Before DeepSeek, the common narrative was that Silicon Valley is years ahead of everyone else. After DeepSeek, many researchers started saying that the A.I. race might actually be U.S. vs China, not company vs company. This reframed A.I. as a geopolitical competition. But the biggest takeaway wasn’t just about China. It was that A.I. progress may depend more on more efficient algorithms rather than massive spending. If that’s true, then: smaller labs could produce breakthroughs; open-source A.I. could accelerate rapidly; the A.I. race would become much less predictable. One fascinating detail many people miss: some researchers believe DeepSeek accidentally demonstrated a new path to AGI through reasoning models, which may be even more important than the cost breakthrough.

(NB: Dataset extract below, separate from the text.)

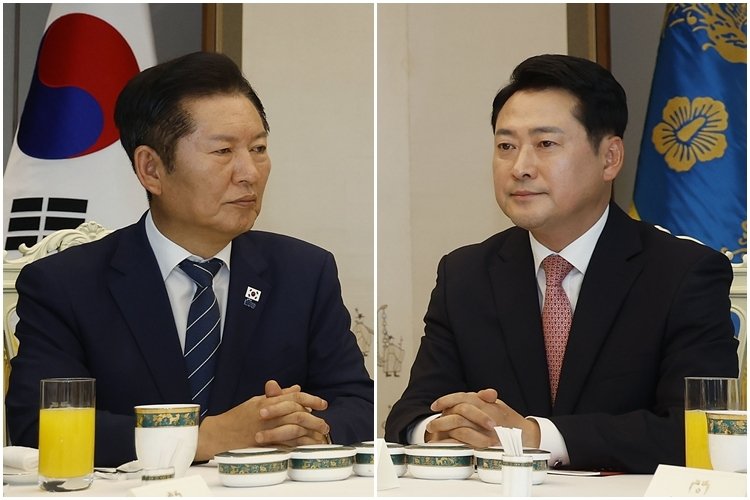 정청래 더불어민주당 대표(왼쪽)와 장동혁 국민의힘 대표/사진=연합뉴스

Anthropic’s big gamble is paying off

President Trump recently ordered the U.S. government to stop using Anthropic's products and had the Pentagon designate the company a national security risk, in an escalation of a fight over the U.S. military's use of A.I. The Trump administration designated Anthropic as a “supply-chain risk”, the first such designation for an American company, as this designation is typically applied to risky non-American vendors. This action by the Trump Administration  stems from Anthropic’s refusal to back down over safety principles, including red lines over A.I. 's use in autonomous weapons and mass surveillance. Anthropic has challenged this designation in the courts, a risky business move on their part. The company defends its ’lawsuit by saying it’s at risk of losing hundreds of millions of dollars in government contracts because of the Administration’s designation of Anthropic. 


But Anthropic’s gamble to take on the Trump administration could give it an advantage in the overall A.I. race. Fighting that decision in court appears to be earning the company other benefits: strengthened recruitment, public brand recognition and employee morale. Anthropic could join a handful of companies that have gained positive exposure after directly opposing the Administration. Anthropic has long positioned itself as an A.I. company that prioritizes safety and ethics in contrast to its competitors


 “Anthropic’s reputation within the technology community went up, not down,” said a former xAI engineer. “The Pentagon issue made Anthropic look like heroes.” Anthropic is seeing more interest from customers, as well. In the week after the Pentagon canceled its contract with Anthropic and removed its product out of all federal agencies, Anthropic’s Claude application shot up to the top of both the Apple and Android app stores. Claude’s daily active users have also increased by more than 140% since January, according to data from SimilarWeb. Anthropic is also getting a financial boost. “Anthropic now wins about 70% of head-to-head matchups against OpenAI among businesses purchasing A.I. services for the first time,” according to corporate financial technology company Ramp.


Given the actions and leadership shown thus far by Anthropic, my bet (and money, if I can get an allotment in their eventual IPO shares), is on Anthropic and Dario Amodei.